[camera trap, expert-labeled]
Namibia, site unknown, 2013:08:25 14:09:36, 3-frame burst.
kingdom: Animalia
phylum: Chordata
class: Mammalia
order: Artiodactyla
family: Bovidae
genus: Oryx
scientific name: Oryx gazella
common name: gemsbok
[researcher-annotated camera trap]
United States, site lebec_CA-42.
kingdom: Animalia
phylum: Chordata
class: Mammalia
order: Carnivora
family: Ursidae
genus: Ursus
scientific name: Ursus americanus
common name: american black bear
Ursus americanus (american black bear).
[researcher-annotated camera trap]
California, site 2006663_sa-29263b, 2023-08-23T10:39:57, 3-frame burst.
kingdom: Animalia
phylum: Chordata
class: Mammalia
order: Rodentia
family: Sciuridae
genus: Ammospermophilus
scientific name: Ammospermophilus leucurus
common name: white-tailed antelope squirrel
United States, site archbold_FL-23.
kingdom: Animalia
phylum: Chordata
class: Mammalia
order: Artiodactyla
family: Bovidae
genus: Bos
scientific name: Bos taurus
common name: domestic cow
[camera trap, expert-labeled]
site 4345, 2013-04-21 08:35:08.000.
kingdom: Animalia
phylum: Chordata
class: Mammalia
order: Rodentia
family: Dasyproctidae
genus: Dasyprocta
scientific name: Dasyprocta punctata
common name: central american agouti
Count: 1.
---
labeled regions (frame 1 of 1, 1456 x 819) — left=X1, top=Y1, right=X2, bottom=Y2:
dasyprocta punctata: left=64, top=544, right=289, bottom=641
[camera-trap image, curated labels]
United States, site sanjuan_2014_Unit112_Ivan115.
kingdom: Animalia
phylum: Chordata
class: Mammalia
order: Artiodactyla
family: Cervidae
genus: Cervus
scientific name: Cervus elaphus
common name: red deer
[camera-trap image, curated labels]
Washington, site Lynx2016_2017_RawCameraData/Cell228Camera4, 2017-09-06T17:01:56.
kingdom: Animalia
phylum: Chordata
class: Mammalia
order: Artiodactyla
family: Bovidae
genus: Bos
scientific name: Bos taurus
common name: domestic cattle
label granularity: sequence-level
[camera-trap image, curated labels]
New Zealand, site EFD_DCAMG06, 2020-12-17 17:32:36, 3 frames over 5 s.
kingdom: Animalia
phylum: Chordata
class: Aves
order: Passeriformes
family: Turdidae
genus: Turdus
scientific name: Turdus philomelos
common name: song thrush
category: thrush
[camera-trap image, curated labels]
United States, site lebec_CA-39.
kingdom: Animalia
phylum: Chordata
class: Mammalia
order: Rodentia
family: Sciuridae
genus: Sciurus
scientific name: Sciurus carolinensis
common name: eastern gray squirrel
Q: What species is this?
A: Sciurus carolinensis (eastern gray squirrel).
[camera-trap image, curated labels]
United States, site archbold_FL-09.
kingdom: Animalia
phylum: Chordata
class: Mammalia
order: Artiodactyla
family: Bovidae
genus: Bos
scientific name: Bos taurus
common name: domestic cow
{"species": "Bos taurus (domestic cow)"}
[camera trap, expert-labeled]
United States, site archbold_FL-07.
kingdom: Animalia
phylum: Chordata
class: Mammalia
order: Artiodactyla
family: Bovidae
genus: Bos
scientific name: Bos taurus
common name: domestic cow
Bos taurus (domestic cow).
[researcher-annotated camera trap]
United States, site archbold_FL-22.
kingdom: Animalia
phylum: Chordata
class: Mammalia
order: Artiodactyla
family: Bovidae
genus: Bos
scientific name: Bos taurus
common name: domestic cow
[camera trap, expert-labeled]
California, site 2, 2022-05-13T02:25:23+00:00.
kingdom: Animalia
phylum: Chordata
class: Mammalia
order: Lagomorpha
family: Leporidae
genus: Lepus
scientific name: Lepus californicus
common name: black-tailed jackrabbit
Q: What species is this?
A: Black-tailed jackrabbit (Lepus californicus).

## Your instructions
Return word for word the lines above from the line with "common name: song thrush" to the line with "common name: eastern gray squirrel", including both and leaving out all others.

## Result for this exercise
common name: song thrush
category: thrush
[camera-trap image, curated labels]
United States, site lebec_CA-39.
kingdom: Animalia
phylum: Chordata
class: Mammalia
order: Rodentia
family: Sciuridae
genus: Sciurus
scientific name: Sciurus carolinensis
common name: eastern gray squirrel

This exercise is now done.